Presentamos tres textos claves del renombrado autor cubano.
Reinaldo Arenas
A VECES EN LAS TARDES DE OPTIMISMO
A veces en las tardes de optimismo
un ave azul surca la ladera,
y alegres imaginamos que al abismo
alguien llegó para llevarnos fuera.
Incoherentes gritamos hasta el paroxismo
(el más audaz enarbola una bandera).
Otra vez las palabras honor, guerra, civismo,
hasta que suena la metralla artera.
Y en medio del estupor quien mire al cielo
solo verá planear su desconsuelo.
El pájaro azul no es más que un espejismo
que se esfuma ya tras la barrera,
y quedamos aquí, siempre lo mismo,
sin poder respirar ni ver afuera.
EL OTOÑO ME REGALA UNA HOJA
El otoño me regala una hoja.
Con temblor que imagino suplicante
acaba de caer junto a mí.
Última llama que se disuelve,
una hoja reclama mi atención más exacta,
mi más desprendida devoción.
El otoño me regala una hoja.
Remota fragancia, final rubor,
no tiene otra rama que la improbable mirada de un transeúnte,
no cuenta con otra salvación que mi despedida.
Una hoja
desesperadamente pretende instalarse en mi pecho.
Quiere el leve saludo del vagabundo,
la hermana mirada del condenado,
la cálida complicidad de la maldición.
¿Pero qué puedo hacer con ella
si mi temeraria vida de profesor visitante
apenas si me permite coleccionar libros de texto?
Indiferente a mis justificaciones,
frágil y terca como la esperanza,
pide ser acogida por mis dedos.
¿Pero qué puedo hacer con este espectro
que ante mí empalidece desprendido del árbol vital?
Por otra parte,
yo me especializo en literatura cubana del siglo 19.
No sé de botánica.
El otoño me regala una hoja
que sin mayores trámites se apodera de mí
y convertida ya en hoja de papel
me obliga a dibujar en ella mi autorretrato.

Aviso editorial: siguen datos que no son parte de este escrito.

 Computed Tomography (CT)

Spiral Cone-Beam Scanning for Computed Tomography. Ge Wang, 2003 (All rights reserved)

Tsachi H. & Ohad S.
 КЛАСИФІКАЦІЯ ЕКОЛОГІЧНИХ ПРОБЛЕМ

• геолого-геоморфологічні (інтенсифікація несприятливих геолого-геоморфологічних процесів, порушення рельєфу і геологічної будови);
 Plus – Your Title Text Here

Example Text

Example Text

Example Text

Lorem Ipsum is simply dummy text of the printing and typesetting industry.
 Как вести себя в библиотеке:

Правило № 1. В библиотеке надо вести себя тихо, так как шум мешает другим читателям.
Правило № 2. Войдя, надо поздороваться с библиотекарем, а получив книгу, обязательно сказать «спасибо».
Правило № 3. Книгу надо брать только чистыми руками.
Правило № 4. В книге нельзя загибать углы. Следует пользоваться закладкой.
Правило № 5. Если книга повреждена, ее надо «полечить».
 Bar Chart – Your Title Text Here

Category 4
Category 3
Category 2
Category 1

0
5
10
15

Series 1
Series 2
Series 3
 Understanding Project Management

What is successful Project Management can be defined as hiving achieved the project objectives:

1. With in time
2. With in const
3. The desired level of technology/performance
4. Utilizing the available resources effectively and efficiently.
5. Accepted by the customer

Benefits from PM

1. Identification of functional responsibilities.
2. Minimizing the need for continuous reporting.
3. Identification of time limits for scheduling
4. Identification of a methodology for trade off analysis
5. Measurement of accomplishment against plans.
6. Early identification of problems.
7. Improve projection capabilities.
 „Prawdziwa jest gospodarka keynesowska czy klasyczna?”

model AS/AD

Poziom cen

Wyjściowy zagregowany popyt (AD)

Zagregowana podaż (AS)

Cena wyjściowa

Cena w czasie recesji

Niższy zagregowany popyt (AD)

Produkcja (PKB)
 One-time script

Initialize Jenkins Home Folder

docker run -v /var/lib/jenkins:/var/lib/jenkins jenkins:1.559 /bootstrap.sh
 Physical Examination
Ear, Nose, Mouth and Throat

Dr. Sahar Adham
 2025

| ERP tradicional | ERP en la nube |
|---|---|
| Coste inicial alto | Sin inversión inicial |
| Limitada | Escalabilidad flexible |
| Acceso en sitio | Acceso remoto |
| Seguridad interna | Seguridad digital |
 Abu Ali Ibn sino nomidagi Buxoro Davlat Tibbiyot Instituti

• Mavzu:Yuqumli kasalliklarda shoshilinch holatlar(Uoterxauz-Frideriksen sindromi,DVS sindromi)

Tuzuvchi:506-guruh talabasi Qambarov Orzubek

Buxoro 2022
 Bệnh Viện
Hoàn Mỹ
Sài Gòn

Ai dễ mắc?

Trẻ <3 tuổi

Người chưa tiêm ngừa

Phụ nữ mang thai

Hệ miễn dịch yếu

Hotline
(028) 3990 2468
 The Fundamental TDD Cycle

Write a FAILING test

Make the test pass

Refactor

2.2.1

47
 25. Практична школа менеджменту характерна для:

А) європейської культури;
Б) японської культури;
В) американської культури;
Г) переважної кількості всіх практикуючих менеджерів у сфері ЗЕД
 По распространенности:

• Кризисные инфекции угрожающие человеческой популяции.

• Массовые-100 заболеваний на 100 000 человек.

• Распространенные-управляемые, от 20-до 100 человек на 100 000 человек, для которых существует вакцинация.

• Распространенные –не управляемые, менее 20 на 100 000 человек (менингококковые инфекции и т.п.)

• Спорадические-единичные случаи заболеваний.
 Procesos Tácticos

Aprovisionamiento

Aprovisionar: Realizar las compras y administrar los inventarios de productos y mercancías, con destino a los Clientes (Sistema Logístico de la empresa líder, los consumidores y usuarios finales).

El otoño me regala una hoja
—una hoja blanca de papel—,
patria infinita del desterrado
donde todas las furias se arremolinan.
El otoño me regala una hoja.
CUANDO LE DIJERON
Cuando le dijeron que estaba vigilado,
que por las noches cuando él salía
alguien con una experta llave entraba en la habitación
y hurgaba en los frascos de aspirina
y en los consabidos, indiferentes libros;
cuando le dijeron que decenas de policías
en su honor trajinaban,
que habían logrado sobornar a sus familiares más allegados,
que sus amigos íntimos
ocultaban tras los testículos mínimas libretas
donde anotaban sus silencios y comas,
no sintió miedo,
pero sí cierta sensación de fastidio
que al instante supo controlar:
No van a lograr, se prometió, que me considere importante.